====== Information supplied

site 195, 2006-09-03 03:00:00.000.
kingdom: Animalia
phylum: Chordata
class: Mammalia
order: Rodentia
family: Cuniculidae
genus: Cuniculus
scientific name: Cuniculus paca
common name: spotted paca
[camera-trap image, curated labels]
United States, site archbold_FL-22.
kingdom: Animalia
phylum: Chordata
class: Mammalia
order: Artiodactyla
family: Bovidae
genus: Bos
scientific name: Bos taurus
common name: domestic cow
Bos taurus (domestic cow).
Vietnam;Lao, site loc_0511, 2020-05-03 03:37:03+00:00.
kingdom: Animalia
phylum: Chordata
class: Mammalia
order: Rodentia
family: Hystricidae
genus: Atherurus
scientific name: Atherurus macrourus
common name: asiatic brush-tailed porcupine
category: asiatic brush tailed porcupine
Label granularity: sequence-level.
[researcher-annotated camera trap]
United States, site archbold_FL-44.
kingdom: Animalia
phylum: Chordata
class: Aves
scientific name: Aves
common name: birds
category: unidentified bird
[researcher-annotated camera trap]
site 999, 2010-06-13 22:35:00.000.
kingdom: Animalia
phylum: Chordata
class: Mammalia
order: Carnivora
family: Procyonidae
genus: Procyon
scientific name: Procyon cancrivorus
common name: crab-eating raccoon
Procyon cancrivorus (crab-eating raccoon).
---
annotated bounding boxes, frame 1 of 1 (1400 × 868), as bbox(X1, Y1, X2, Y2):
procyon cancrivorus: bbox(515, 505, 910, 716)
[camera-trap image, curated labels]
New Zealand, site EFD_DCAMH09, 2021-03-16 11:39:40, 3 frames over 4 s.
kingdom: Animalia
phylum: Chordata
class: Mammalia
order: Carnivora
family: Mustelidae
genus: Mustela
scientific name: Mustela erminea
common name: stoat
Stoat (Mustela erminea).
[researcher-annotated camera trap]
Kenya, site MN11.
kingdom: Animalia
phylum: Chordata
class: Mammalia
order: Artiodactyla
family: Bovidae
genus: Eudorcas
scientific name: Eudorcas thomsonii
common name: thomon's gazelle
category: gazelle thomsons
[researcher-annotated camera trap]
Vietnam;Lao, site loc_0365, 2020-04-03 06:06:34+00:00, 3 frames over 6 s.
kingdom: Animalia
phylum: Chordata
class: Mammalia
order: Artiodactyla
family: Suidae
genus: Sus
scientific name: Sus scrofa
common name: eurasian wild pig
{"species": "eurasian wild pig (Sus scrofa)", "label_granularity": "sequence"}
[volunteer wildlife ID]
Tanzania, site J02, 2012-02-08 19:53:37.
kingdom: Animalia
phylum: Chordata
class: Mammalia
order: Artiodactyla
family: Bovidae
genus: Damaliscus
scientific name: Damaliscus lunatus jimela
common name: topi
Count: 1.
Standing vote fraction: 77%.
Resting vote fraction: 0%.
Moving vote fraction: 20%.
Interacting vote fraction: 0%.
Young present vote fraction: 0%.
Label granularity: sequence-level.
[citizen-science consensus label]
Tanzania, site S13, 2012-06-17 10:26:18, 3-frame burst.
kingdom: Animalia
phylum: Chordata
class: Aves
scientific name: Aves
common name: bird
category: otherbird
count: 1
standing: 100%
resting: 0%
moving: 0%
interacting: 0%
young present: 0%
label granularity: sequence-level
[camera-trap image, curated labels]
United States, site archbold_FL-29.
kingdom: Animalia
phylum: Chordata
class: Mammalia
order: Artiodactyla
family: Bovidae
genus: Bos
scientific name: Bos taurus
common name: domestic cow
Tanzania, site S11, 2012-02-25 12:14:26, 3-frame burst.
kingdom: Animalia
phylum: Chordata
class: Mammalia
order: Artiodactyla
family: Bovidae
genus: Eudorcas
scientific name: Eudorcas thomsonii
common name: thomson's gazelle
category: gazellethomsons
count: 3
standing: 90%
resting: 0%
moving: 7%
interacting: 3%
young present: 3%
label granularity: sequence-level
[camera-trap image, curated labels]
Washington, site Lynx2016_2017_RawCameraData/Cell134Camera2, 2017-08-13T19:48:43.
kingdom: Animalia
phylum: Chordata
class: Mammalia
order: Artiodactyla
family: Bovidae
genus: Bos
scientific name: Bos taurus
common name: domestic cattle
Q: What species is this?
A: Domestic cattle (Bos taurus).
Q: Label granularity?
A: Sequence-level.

============

■ Task objective
Return each line from the material that includes the string "United".

■ Exercise output
United States, site archbold_FL-22.
United States, site archbold_FL-44.
United States, site archbold_FL-29.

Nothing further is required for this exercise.